課題内容: 富士山の随筆の「富士吉田市の近くを通り、現れ」から「観られる大きさでは無かった。」までを、両端を含めて書き写してください。その際、「サービスエリア」を「パーキングエリア」に書き換えてください。

ページ抜粋:
-*-

大きな富士山

田中みずき

東京都台東区 三筋湯

「この富士山は、何処から観たものですか?」
銭湯ペンキ絵を描くと、こう質問されることが多い。

私の仕事は、銭湯のペンキ絵を描くことだ。銭湯の浴室の壁一面に描かれる壁画である。ほとんどの銭湯から「銭湯らしく、富士山を描いて欲しい」と言われる。そのために、絵葉書や写真集、旅行会社のパンフレットなどの富士山画像をなるべく観るようにしてきた。どこから観た富士山が「富士山らしい富士山」だろうか、などと考えていくためだ。

勿論、画像だけではない。新型コロナが問題になる前には、出張があると富士山が観える場所に寄り道をするようにしていた。良い富士山を観かければ、写真を撮って絵を描く際に眺めたりもする。
数年前の出張の時のことだ。
富士吉田市の近くを通り、現れた富士山に度肝を抜かれたことがある。夜通し夫が運転してくれた車を高速道路のサービスエリアに停め、朝を迎えた時のことだ。紅く光る富士山が、夜明けの空をぬらりと征服していた。

富士山が日本一大きな山だということは知っていた。目の前にあるのは、まさに大きな富士山だ。それは、もはや一目で全景を観られる大きさでは無かった。
「一目では、大きさを確認できない大きさ」といものがあるのだな、とびっくりした。
怪獣のようなそれは、ゆったりと、この世の全てを見守るように鎮座していた。

朝のピリピリする清々しい空気の中で、光る大きな山を眺め続けた。刻々と変わっていく色味も美しい。自分が何処に居るのかすら忘れて、呆然としながら眺めたのだった。

-*-

提供情報:
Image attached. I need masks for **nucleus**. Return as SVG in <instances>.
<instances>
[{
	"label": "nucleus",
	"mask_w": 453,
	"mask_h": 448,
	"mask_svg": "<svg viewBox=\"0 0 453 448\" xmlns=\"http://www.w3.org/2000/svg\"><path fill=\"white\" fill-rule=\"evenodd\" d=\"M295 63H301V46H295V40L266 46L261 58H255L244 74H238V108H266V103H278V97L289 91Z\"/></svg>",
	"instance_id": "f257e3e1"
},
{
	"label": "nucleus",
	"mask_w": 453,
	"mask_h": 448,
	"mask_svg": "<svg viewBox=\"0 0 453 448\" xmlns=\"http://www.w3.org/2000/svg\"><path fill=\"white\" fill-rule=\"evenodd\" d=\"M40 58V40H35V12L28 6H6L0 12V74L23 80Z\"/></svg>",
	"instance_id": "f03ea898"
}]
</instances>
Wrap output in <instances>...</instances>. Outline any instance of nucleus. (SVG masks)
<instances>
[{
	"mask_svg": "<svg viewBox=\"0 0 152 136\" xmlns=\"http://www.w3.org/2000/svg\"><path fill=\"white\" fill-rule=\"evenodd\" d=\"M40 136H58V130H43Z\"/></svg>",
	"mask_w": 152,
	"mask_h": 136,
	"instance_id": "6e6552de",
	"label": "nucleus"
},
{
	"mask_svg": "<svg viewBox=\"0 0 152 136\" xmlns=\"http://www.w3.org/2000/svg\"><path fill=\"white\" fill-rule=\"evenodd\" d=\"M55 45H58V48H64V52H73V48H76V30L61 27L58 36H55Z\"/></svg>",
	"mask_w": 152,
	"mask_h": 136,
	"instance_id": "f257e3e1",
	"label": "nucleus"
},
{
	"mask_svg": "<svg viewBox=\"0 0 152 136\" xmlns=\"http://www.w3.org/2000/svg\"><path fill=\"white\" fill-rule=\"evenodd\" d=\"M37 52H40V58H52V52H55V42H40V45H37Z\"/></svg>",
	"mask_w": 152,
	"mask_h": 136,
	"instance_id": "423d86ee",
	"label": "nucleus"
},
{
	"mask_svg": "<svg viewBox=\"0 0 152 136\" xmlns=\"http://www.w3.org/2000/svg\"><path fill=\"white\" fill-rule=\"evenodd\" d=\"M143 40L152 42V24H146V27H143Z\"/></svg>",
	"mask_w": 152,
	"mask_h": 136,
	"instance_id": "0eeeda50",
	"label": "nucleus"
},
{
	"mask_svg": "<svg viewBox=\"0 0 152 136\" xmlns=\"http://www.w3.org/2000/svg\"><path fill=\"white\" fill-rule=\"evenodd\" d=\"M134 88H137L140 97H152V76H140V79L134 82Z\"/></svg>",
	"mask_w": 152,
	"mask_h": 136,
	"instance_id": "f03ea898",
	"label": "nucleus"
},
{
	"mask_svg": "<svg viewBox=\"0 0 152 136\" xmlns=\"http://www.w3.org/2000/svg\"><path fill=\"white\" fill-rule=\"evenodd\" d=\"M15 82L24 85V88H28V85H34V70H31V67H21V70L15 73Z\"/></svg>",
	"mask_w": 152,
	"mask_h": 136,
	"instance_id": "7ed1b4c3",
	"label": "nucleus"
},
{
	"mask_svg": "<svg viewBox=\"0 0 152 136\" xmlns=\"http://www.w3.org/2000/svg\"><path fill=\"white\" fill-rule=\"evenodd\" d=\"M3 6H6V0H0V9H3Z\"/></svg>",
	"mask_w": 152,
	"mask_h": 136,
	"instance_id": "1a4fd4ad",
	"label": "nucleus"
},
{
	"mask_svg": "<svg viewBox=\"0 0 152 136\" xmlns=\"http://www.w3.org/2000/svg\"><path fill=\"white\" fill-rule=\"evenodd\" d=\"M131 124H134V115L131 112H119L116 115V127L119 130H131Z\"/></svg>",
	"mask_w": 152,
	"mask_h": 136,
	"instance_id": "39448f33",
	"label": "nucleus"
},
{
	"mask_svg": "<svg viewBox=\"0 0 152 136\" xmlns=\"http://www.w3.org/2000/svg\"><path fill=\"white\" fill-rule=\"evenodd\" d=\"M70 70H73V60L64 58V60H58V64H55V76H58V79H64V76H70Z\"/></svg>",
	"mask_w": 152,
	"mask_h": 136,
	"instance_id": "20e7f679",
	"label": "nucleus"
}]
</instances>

-*-

解答:
富士吉田市の近くを通り、現れた富士山に度肝を抜かれたことがある。夜通し夫が運転してくれた車を高速道路のパーキングエリアに停め、朝を迎えた時のことだ。紅く光る富士山が、夜明けの空をぬらりと征服していた。

富士山が日本一大きな山だということは知っていた。目の前にあるのは、まさに大きな富士山だ。それは、もはや一目で全景を観られる大きさでは無かった。